ISR Distinguished Lecturer: Peter Searson, "Reverse Engineering the Blood-Brain Barrier"
Wednesday, February 15, 2017
1146 AV Williams Building
Reverse Engineering the Blood-Brain Barrier
Co-sponsored by the Institute for Systems Research, the Fischell Department of Bioengineering, the Department of Materials Science and Engineering and the Brain and Behavior Initiative
Joseph R. and Lynn C. Reynolds Professor
Director, Institute for NanoBioTechnology
Department of Materials Science and Engineering
Whiting School of Engineering
Johns Hopkins University
The blood-brain barrier is a 600 km network of capillaries that supplies nutrients and other essential molecules to the brain while maintaining tight control of the microenvironment by preventing fluctuations in chemistry (water, salts, and hormones), transport of immune cells, and the entry of toxins and pathogens. It has been more than 100 years since Paul Ehrlich reported that various water-soluble dyes injected into the circulation did not enter the brain. Over the past 10 years it has become recognized that the blood-brain barrier is a complex, dynamic system that involves biomechanical and biochemical signaling between the vascular system and the brain. Here we discuss the challenges associated with reverse engineering an in vitro model of the blood-brain barrier and discuss recent progress and challenges.
Searson is the Reynolds Professor of Engineering and holds joint appointments in the Department of Physics and Astronomy, and the Department of Oncology. He is a fellow of the American Physical Society, and a fellow of the American Association for the Advancement of Science. His research interests are in tissue engineering, biomaterials, and nanomedicine:
The blood-brain barrier (BBB). The blood-brain barrier is a dynamic interface that separates the brain from the circulatory system and protects the central nervous system from potentially harmful chemicals while regulating transport of essential nutrients. We are using tissue engineering, stem cell technology, and microfabrication to reverse engineer the blood-brain barrier. Reverse engineering is the process of understanding the function of individual components in anything man-made (usually through disassembly), to enable reproduction. This reductive approach to understanding the role of individual components is particularly well suited for the BBB, which is inherently complex and involves multiple cell types. In particular it allows us to elucidate the underlying physical and biochemical processes that regulate the phenotype of brain capillaries and microvessels, while simultaneously allowing us to systematically increase the complexity of the model.

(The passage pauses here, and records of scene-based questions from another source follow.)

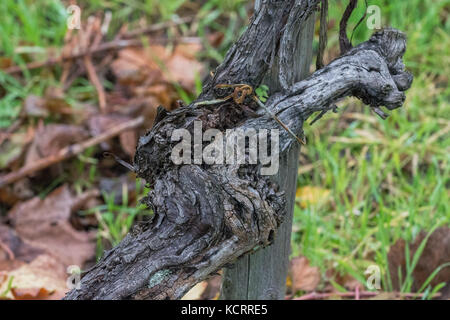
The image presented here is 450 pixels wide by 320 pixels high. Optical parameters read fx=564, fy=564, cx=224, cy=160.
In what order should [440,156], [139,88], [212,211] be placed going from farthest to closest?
[139,88] → [440,156] → [212,211]

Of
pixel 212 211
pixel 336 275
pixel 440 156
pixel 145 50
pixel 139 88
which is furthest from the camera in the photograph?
pixel 145 50

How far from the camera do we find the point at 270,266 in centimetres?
135

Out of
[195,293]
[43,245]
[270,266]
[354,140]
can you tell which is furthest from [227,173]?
[354,140]

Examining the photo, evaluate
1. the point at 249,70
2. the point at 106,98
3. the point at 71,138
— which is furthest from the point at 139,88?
the point at 249,70

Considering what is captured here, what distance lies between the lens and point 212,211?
1.05 m

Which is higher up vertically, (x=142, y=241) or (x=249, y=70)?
(x=249, y=70)

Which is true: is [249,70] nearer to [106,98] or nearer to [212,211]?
[212,211]

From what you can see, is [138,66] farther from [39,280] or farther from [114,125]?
[39,280]

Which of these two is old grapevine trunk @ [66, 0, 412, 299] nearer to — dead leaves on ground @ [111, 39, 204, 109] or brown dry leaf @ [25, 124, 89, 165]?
brown dry leaf @ [25, 124, 89, 165]

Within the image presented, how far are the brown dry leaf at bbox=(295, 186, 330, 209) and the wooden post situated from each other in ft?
2.40

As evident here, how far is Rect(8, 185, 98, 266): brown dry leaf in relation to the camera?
194cm

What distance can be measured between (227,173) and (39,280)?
2.82 feet

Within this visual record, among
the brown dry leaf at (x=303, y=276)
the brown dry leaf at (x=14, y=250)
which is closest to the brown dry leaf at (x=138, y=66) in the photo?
the brown dry leaf at (x=14, y=250)

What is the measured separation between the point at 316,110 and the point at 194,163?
0.26 meters
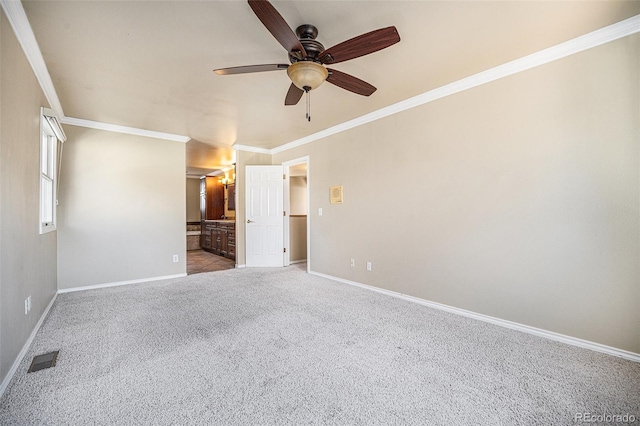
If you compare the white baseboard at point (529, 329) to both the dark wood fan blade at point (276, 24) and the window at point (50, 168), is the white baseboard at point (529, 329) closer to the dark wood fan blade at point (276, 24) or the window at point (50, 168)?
the dark wood fan blade at point (276, 24)

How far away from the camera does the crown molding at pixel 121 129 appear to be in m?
3.89

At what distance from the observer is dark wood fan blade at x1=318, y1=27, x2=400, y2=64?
5.76 ft

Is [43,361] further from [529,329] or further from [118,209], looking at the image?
[529,329]

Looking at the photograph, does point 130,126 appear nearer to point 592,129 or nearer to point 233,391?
point 233,391

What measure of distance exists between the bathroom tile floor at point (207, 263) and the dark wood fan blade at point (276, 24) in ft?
14.5

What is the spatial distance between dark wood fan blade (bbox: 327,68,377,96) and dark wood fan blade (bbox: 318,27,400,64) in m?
0.14

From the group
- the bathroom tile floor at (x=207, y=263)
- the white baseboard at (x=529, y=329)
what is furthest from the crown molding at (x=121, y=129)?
the white baseboard at (x=529, y=329)

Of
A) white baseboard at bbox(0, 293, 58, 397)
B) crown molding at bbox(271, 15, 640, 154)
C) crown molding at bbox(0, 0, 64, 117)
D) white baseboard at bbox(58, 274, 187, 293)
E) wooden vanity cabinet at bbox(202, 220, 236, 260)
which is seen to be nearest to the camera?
white baseboard at bbox(0, 293, 58, 397)

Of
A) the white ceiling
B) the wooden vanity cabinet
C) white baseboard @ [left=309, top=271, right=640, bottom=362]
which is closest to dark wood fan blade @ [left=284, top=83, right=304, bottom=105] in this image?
the white ceiling

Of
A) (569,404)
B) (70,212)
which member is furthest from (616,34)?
(70,212)

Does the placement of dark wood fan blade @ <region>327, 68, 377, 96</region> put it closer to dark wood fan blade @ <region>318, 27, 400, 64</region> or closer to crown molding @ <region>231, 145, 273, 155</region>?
dark wood fan blade @ <region>318, 27, 400, 64</region>

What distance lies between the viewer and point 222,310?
10.2ft

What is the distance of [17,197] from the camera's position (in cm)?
205

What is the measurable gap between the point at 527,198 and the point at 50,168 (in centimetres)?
518
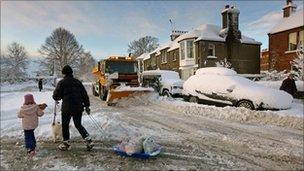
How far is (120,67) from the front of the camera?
18625 mm

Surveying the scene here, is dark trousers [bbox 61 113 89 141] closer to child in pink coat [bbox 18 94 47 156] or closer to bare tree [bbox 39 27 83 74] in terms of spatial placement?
child in pink coat [bbox 18 94 47 156]

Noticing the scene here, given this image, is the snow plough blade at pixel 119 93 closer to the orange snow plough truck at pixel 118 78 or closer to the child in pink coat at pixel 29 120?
the orange snow plough truck at pixel 118 78

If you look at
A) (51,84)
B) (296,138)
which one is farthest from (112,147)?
(51,84)

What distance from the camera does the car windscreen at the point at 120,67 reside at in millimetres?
18438

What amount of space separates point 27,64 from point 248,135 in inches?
2736

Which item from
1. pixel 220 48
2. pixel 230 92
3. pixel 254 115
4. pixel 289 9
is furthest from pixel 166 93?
pixel 289 9

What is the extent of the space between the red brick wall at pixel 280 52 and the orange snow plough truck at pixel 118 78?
17.6 m

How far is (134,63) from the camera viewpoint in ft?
62.1

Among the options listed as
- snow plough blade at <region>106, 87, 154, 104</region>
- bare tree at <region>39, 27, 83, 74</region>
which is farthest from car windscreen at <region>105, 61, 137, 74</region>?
bare tree at <region>39, 27, 83, 74</region>

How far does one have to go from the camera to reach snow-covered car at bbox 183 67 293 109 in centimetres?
1273

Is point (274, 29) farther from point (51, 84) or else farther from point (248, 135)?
point (51, 84)

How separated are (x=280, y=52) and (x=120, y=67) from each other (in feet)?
62.4

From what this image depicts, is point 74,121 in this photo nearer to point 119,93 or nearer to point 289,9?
point 119,93

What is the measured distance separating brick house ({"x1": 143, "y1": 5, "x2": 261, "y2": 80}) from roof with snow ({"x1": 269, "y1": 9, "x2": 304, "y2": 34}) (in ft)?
15.4
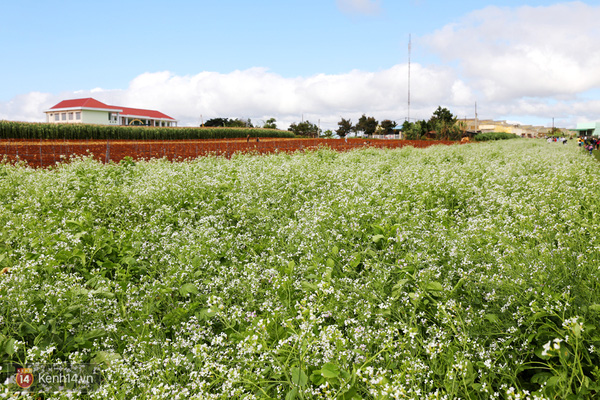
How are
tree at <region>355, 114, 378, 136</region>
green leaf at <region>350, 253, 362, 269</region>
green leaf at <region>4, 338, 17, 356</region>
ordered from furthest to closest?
tree at <region>355, 114, 378, 136</region> → green leaf at <region>350, 253, 362, 269</region> → green leaf at <region>4, 338, 17, 356</region>

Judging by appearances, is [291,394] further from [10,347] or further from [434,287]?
[10,347]

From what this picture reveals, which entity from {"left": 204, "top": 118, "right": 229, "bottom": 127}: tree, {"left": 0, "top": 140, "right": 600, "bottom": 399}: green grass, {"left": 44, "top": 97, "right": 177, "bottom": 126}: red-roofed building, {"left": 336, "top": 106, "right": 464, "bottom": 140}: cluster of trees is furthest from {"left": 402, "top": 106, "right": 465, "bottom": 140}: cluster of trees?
{"left": 0, "top": 140, "right": 600, "bottom": 399}: green grass

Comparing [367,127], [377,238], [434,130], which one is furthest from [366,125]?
[377,238]

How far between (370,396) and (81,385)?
2557 mm

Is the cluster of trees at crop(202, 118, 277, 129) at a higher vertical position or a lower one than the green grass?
higher

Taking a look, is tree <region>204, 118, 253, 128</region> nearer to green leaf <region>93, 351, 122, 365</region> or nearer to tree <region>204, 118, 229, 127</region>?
tree <region>204, 118, 229, 127</region>

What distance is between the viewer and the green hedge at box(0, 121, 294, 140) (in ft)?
144

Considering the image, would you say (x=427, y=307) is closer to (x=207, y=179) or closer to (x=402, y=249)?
(x=402, y=249)

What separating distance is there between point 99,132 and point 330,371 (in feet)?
182

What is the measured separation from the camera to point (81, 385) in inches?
132

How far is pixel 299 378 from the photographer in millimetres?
2723

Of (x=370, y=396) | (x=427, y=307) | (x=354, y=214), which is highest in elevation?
(x=354, y=214)

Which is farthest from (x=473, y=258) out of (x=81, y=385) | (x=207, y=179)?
(x=207, y=179)

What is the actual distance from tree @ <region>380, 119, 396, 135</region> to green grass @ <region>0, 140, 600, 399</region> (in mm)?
100848
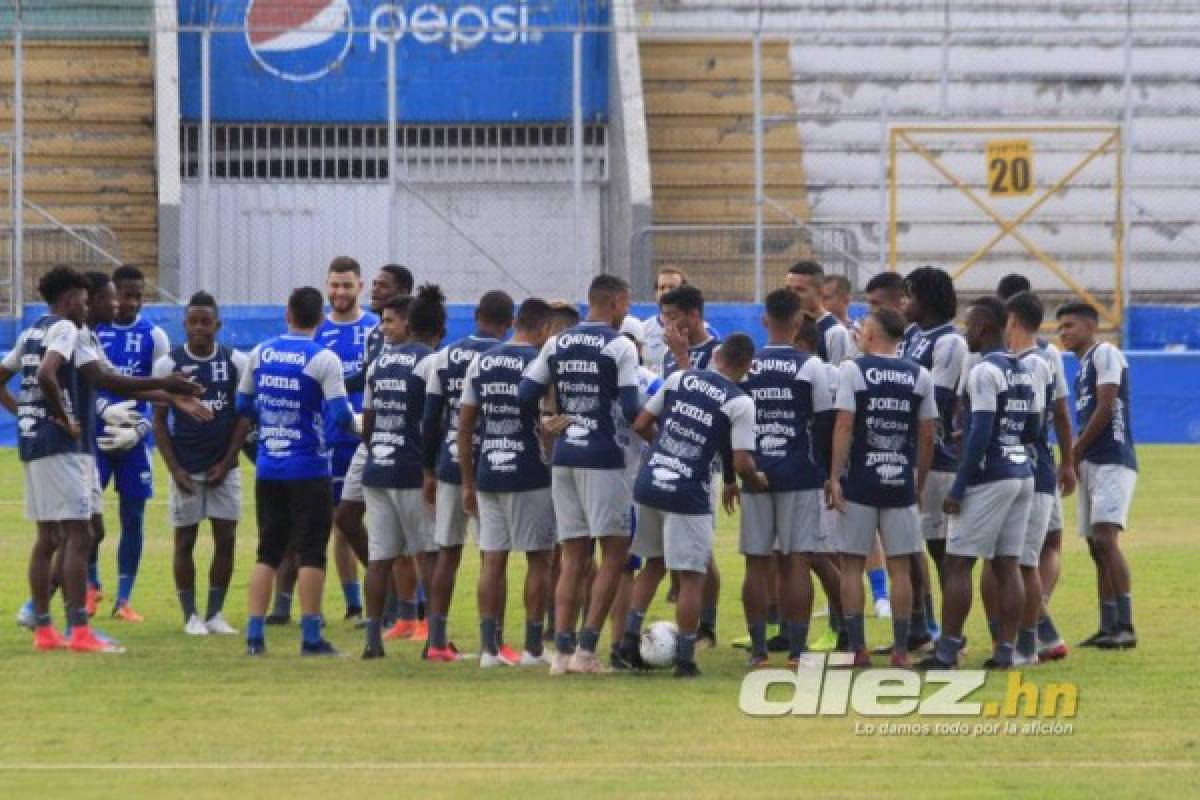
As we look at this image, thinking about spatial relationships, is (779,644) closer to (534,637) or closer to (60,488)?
(534,637)

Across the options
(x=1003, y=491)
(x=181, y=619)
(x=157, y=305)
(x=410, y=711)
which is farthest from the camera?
(x=157, y=305)

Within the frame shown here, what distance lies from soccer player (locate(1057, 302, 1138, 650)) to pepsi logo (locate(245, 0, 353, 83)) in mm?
20269

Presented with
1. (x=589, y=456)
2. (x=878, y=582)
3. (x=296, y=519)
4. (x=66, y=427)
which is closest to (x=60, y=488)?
(x=66, y=427)

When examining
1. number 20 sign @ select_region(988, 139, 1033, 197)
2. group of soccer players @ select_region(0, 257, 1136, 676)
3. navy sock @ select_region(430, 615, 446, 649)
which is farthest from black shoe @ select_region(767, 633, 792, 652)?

In vitro models of the tumor microenvironment. Metastasis, which is responsible for more than 90% of cancer-related deaths, involves a sequence of steps including invasion, dormancy, intravasation, arrest, extravasation, and colonization at a secondary site. These are dynamical processes that occur at or near the vascular system and are very difficult to visualize in vivo. Our incomplete understanding of the steps in the metastatic cascade is a major barrier to developing therapies to prevent the spread of the disease and improve patient outcomes. Since steps such as intravasation and extravasation are inherently dynamic processes, visualization is critically important in elucidating mechanisms and pathways. Recent advances in the development of in vitro microvessel models provide the tools to create more physiological models of the tumor microenvironment and to visualize steps in the metastatic cascade. We are developing tissue-engineered models of the tumor microenvironment to visualize steps in the metastatic cascade. These models include tumor vasculature, post-capillary venules, and capillary networks. These models are also being used for testing and imaging drug and gene delivery vehicles.
Drug delivery systems. The systemic delivery of a drug to a solid tumor involves several steps that occur in series and ultimately determine drug efficacy and survival. We are developing various strategies for engineering liposome-based and peptide-based drug delivery systems to improve tumor accumulation and uptake in target tissues. We are particularly interested in strategies to delivery drugs to the brain.